The right to be forgotten
/By Robin Vroom
In May 2014 the controversial “right to be forgotten,” came into effect after the European Court of Justice ruled that EU citizens can submit a request for the removal of any web-content that misrepresents them in either an inadequate, no longer relevant or otherwise harmful way. The content itself will not be deleted but search engines will not list the content in their search results. This has spurred controversy over how to balance freedom of speech and public interest with rights to privacy, leaving difficult judgement calls regarding privacy issues in the hands of private companies.

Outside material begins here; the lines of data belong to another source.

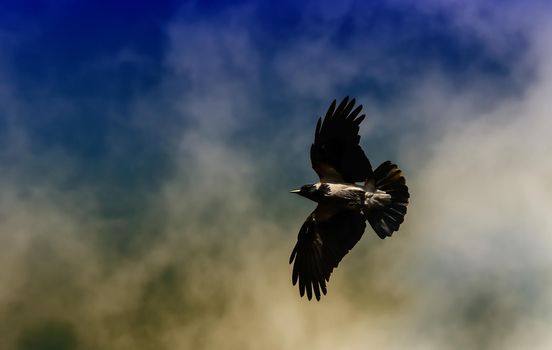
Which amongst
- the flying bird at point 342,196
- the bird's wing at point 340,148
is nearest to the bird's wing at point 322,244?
the flying bird at point 342,196

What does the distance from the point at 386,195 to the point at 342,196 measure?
85 centimetres

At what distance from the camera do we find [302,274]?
13.5 meters

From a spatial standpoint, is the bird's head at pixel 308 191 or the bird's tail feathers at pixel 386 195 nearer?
the bird's tail feathers at pixel 386 195

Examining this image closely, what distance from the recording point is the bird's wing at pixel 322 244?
13328 mm

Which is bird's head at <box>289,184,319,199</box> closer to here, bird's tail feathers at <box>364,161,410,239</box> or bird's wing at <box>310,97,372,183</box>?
bird's wing at <box>310,97,372,183</box>

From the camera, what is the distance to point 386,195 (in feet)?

For the purpose of this blog post I will look beyond this controversy and rather focus on its origin, specifically on the reactive sequence in which issues of privacy and data protection in Europe have become more salient after Edward Snowden blew the whistle on details of the US global data surveillance programs. I argue that this sequence has greatly influenced the “right to be forgotten.”
Reactive sequences – according to Mahoney (2000) – are chains of reactions and counter reactions that are temporally ordered and causally connected and display a movement towards reversing previous patterns. The events are both a reaction to antecedent events as a cause of subsequent events.
Edwards Snowden’s revelations were a reaction to a society of mass surveillance. Though the information released was primarily related to government surveillance, its ramifications were far wider. While opening the eyes of people around the world the behaviour and actions of people, businesses, governments and courts have all undergone changes, and those changes have an impact. Snowden stirred debate on how to safeguard privacy in the current information age, causing intensified public concerns over intrusive collection, usage and storage of data.
This represents a reactive sequence and the timing of the separate events illustrates the continuation of the process, I illustrated this in the figure below. If Snowden’s revelations, for instance, had been made earlier or later, this could have led to different European parliament and court decisions.